* TEXTAUSZUG:
# taz.de -- Islamfeindliche Pegida-Proteste: Vernunft hilft nicht gegen Patrioten
       
       > 15.000 Menschen kamen zum Pegida-Marsch. Unionspolitiker wünschen sich
       > einen Dialog mit ihnen. Aber Hass ist nicht rational.
       
 (IMG) Bild: „Unsere Regeln, unsere Tradition“. Patriotische Jacke auf einer Ablegerdemonstration der Pegida in Düsseldorf
       
       Wir müssen reden. Politiker nicht nur aus der Union plädieren für einen
       Dialog mit den verbissen Schweigenden, die da an jedem Montag ihre Furcht
       vor dem Islamismus in Dresden kundtun. Zugleich zeigen sich Beobachter von
       der Tatsache irritiert, dass eine offenkundig fremdenfeindliche Furcht dort
       auflebt, wo es an Fremden mangelt. Denn lediglich 2,2 Prozent aller Sachsen
       sind keine Deutschen.
       
       Doch diese Erkenntnis ist nicht überraschend. So wenig es jüdischen Lebens
       für einen manifesten Antisemitismus bedarf, so unnötig sind Muslime für
       Ressentiments gegen Muslime. Ja, es scheint fast, dass die Abwesenheit des
       vermeintlich Bösen die Erzeugung dieses Feindbildes noch begünstigt.
       
       Etwa jeder fünfte Deutsche gilt nach einer Studie für den Deutschen
       Bundestag als latent oder manifest antisemitisch. Sie oder er hängt der
       irrationalen Vorstellung an, nach der Juden in welcher Form auch immer eine
       Bedrohung, ein Ärgernis oder ein Problem darstellen. Nun ist das Äußern
       antisemitischer Stereotype aus gutem Grund in der Bundesrepublik geächtet.
       Für antiislamische Vorstellungen gilt dieses Tabu dagegen nicht. Es spricht
       daher einiges dafür, dass die Zahl der Muslimhasser die der Antisemiten
       übersteigt. Darauf weisen auch Umfragen hin, in denen rund die Hälfte der
       Bevölkerung Verständnis für die Pegida-Proteste äußert.
       
       Selbstverständlich verbieten sich Analogien zwischen dem
       nationalsozialistischen Regime vor 70 Jahren und einigen Tausend Dresdner
       Demonstranten heute. Das hieße nicht nur, die Opfer der NS-Massenmörder
       politisch zu instrumentalisieren, sondern auch, der Pegida-Bewegung eine
       Bedeutung zuzumessen, die sie glücklicherweise nicht besitzt. Allerdings
       lassen sich zwischen den Dresdner „Wutbürgern“ und antisemitisch geprägten
       Bewegungen in der Weimarer Politik durchaus Parallelen finden.
       
       ## Der tiefe Glaube an etwas Irrationales
       
       Beide projizieren ihre offenbaren Ängste vor Veränderungen in die Furcht
       vor einem vermeintlich allmächtigen Gegner. Das Ergebnis dieser Projektion
       ist der tiefe Glaube an etwas Irrationales. Anders ausgedrückt: Es ist
       natürlich Blödsinn, dass Islamisten demnächst in Dresdner Wohnstuben
       eindringen, genauso wie es absoluter Schwachsinn war (und ist), Juden eine
       Weltverschwörung anzudichten. Dennoch existiert ein solcher Glaube.

* ZIEL DER AUFGABE: Schreib aus dem Artikel über die Pegida-Proteste die Stelle von „Wir müssen reden.“ bis „sind keine Deutschen.“ genau ab, beide Enden eingeschlossen. Die Zeilen haben mit dem Artikel nichts zu tun.

Seitenbilder und ausgelesener Text:
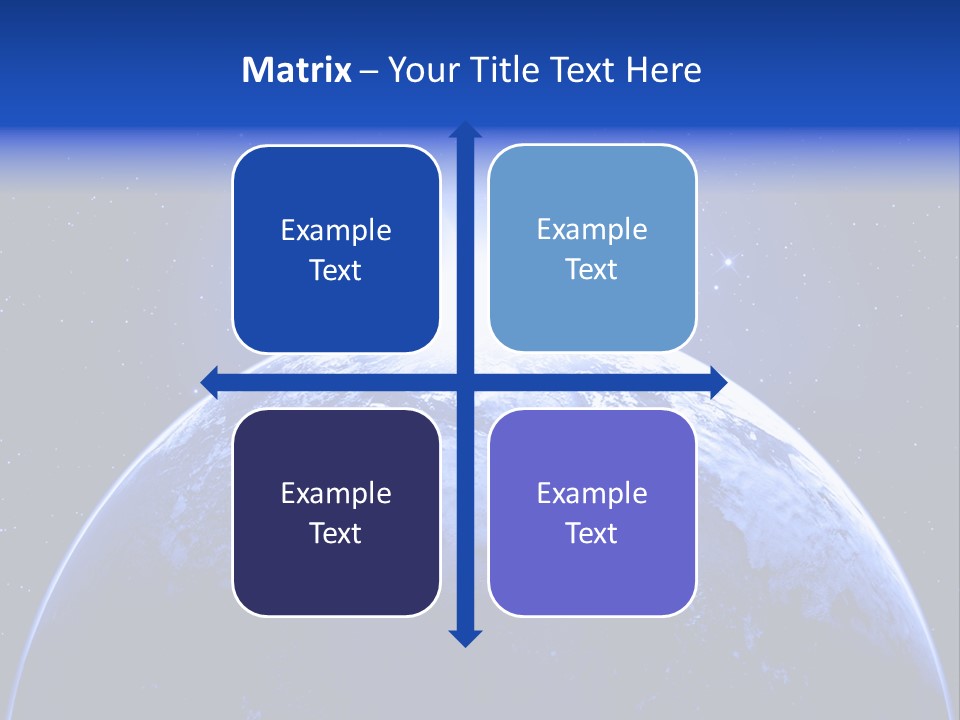 Matrix – Your Title Text Here

Example Text

Example Text

Example Text

Example Text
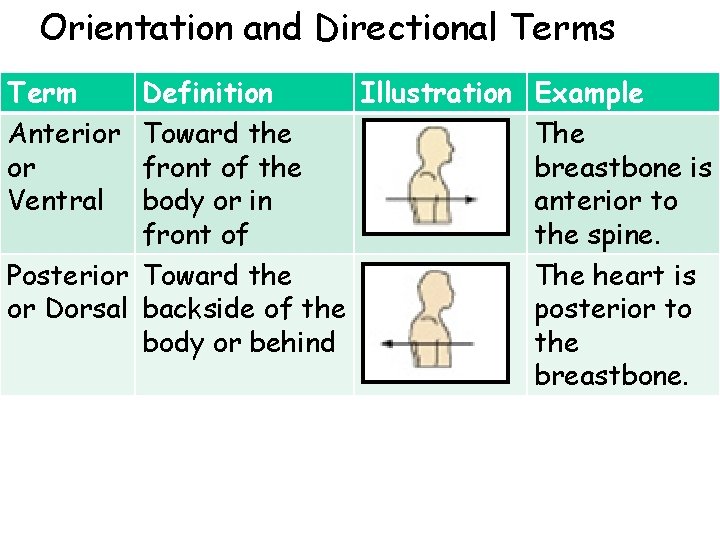 Orientation and Directional Terms

| Term | Definition | Illustration | Example |
|---|---|---|---|
| Anterior or Ventral | Toward the front of the body or in front of | | The breastbone is anterior to the spine. |
| Posterior or Dorsal | Toward the backside of the body or behind | | The heart is posterior to the breastbone. |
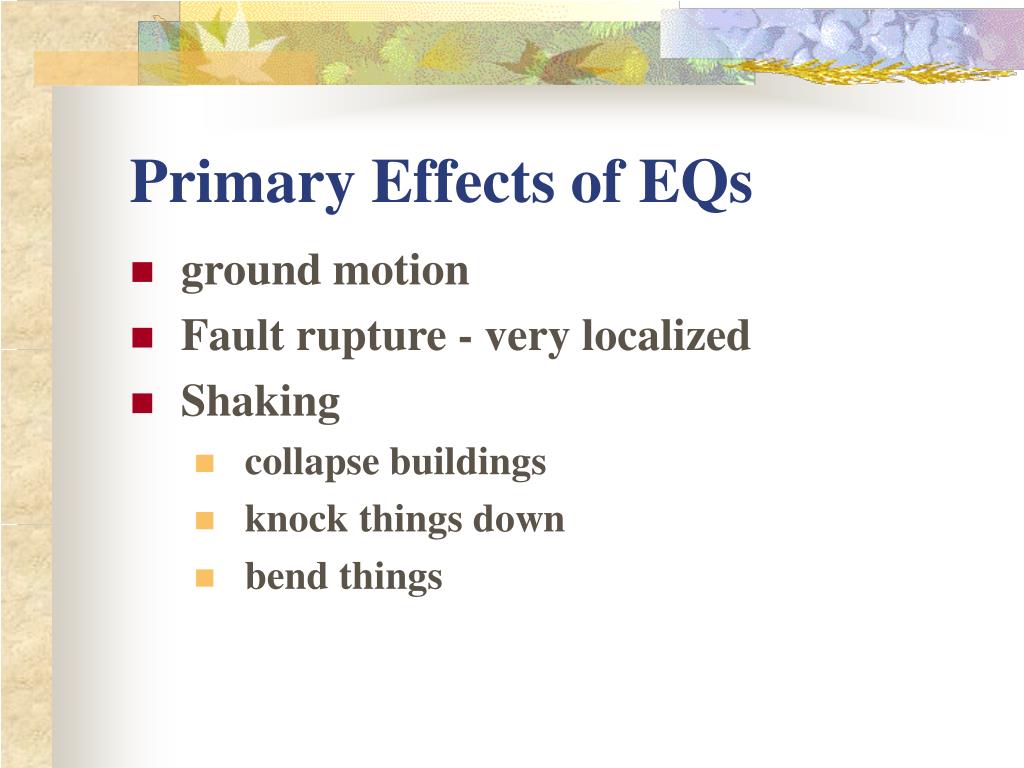 Primary Effects of EQs

- ground motion
- Fault rupture - very localized
- Shaking
  - collapse buildings
  - knock things down
  - bend things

* ERGEBNIS:
Wir müssen reden. Politiker nicht nur aus der Union plädieren für einen
       Dialog mit den verbissen Schweigenden, die da an jedem Montag ihre Furcht
       vor dem Islamismus in Dresden kundtun. Zugleich zeigen sich Beobachter von
       der Tatsache irritiert, dass eine offenkundig fremdenfeindliche Furcht dort
       auflebt, wo es an Fremden mangelt. Denn lediglich 2,2 Prozent aller Sachsen
       sind keine Deutschen.